LONDON: Economic lockdowns brought on by the coronavirus pandemic look set to cut global energy demand and carbon dioxide emissions by record amounts, the International Energy Agency (IEA) said on Thursday.
Global energy demand could slump by 6 percent in 2020 due to the restrictions placed on homes and industry in what would be the largest contraction in absolute terms on record, according to Paris-based IEA, which advises industrialized nations on energy issues. The slump would lead to a drop in carbon dioxide emissions of 8 percent, six times larger than the biggest fall of 400 million tons recorded in 2009 following the global financial crisis, according to the IEA, which described its estimate as conservative.
“Some countries may delay the lifting of the lockdown, or a second wave of coronavirus could render our current expectations on the optimistic side,” Fatih Birol, the agency’s executive director, said.
Business activity has stalled across much of the globe as the containment measures hammer the world economy, cementing economists’ views of a deep global recession.

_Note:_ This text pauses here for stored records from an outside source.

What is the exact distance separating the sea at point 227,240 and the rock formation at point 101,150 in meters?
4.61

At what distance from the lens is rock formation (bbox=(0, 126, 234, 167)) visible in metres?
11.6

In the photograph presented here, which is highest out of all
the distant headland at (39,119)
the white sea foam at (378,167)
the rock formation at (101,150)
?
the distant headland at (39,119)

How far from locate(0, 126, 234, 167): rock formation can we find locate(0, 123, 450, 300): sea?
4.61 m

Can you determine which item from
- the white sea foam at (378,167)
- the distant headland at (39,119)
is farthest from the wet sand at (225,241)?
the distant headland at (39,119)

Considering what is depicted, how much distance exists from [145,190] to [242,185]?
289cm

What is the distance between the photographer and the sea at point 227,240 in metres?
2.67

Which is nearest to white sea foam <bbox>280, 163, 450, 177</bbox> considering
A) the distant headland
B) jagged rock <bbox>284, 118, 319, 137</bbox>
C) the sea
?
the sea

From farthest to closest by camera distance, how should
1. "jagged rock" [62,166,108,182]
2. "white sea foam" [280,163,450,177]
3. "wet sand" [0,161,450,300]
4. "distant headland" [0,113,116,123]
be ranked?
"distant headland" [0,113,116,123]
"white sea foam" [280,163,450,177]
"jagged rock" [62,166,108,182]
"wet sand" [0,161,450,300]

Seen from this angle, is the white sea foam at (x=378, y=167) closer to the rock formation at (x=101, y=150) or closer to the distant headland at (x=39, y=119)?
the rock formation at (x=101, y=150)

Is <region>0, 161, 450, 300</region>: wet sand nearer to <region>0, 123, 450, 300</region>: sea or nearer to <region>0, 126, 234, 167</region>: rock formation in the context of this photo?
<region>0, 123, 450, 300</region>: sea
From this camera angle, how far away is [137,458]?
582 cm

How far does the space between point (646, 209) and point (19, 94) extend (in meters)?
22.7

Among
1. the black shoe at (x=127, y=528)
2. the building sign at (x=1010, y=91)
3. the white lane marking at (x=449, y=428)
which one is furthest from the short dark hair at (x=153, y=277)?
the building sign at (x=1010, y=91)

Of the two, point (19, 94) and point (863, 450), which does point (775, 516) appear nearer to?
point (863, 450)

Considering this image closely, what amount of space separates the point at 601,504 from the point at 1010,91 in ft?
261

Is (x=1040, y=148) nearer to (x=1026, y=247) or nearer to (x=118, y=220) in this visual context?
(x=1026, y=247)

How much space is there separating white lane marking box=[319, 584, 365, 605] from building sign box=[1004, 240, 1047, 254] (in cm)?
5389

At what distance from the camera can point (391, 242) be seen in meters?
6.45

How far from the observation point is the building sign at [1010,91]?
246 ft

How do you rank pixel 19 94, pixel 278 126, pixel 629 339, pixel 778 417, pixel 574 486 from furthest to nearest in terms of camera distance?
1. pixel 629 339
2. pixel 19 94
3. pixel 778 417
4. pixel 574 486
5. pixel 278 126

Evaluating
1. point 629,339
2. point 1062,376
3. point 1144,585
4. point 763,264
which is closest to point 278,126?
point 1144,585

Carbon intensive coal demand has been hit the hardest by the pandemic, with demand in the first quarter and projections for 2020 as a whole down 8 percent compared with the same periods last year.

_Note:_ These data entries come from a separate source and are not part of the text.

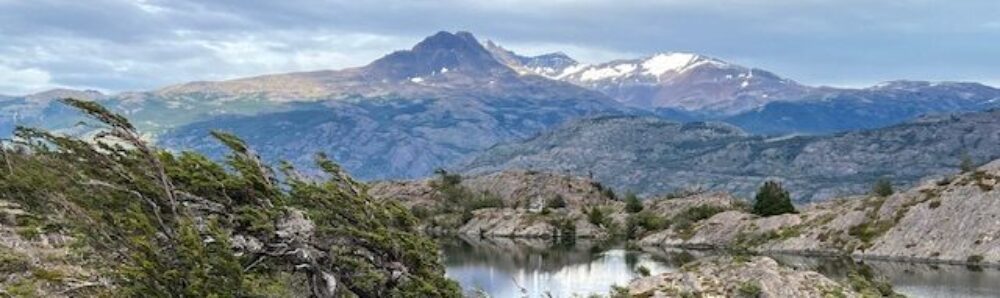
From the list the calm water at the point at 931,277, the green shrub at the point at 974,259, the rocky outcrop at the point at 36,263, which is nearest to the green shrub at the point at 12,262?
the rocky outcrop at the point at 36,263

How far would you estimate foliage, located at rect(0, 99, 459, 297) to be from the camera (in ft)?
80.2

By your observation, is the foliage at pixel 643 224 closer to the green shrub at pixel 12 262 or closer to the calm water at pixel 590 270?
the calm water at pixel 590 270

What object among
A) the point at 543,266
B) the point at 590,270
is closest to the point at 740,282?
the point at 590,270

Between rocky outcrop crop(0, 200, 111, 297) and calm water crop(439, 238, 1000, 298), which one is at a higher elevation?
rocky outcrop crop(0, 200, 111, 297)

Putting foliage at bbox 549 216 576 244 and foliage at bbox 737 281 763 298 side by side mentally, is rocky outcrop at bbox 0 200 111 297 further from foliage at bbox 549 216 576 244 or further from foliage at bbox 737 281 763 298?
foliage at bbox 549 216 576 244

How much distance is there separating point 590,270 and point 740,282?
78.2 meters

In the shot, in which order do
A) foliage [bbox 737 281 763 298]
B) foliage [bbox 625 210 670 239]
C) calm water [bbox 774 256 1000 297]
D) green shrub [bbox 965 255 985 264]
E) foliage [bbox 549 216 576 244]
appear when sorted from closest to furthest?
foliage [bbox 737 281 763 298]
calm water [bbox 774 256 1000 297]
green shrub [bbox 965 255 985 264]
foliage [bbox 625 210 670 239]
foliage [bbox 549 216 576 244]

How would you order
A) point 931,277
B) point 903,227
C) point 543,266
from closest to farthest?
1. point 931,277
2. point 903,227
3. point 543,266

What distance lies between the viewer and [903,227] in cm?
12862

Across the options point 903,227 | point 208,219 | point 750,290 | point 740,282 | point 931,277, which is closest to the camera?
point 208,219

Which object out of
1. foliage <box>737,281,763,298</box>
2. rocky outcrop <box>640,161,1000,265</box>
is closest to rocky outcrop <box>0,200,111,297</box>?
foliage <box>737,281,763,298</box>

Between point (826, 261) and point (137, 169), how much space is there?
108009 mm

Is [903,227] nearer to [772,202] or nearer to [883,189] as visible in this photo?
[883,189]

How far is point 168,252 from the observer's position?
82.0ft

Global natural gas demand could fall by around 5 percent in 2020, while electricity generation fell by 2.6 percent in the first quarter, but renewable power generation rose during the period by 3 percent with new wind and solar projects coming online.
“Given the number of deaths and the economic trauma around the world, this historic decline in global emissions is absolutely nothing to cheer,” Birol said, urging governments to seize on the disruptions to build greener energy infrastructure.
FASTFACT
28%
Renewables make up about 28 percent of global electricity supply.
The share of renewables in global electricity supply neared 28 percent in Q1 2020, up from 26 percent in Q1 2019 and is expected to reach 30 percent by the end of the year.
An unprecedented pact by top oil-producing countries this month to rein in output to balance supply with flagging demand may not succeed, the IEA warned, with places to store the excess crude running out.
Oil demand fell by 5 percent over the first quarter but could ultimately be the worst hit fuel over 2020, with total demand down as much as 9 percent.
“At the current pace in the oil market, we may well see around mid-June the global storage capacity can be full,” Birol said, noting the problem was worst in North America.
Global oil demand is expected to fall a record 9.3 million barrels per day (bpd) in 2020 and the Organization of the Petroleum Exporting Countries (OPEC) and other top producers like Russia agreed to cuts of almost 10 million bpd, equivalent to about 10 percent of global production, starting on May 1.
“My call to them is to consider further cuts,” Birol said.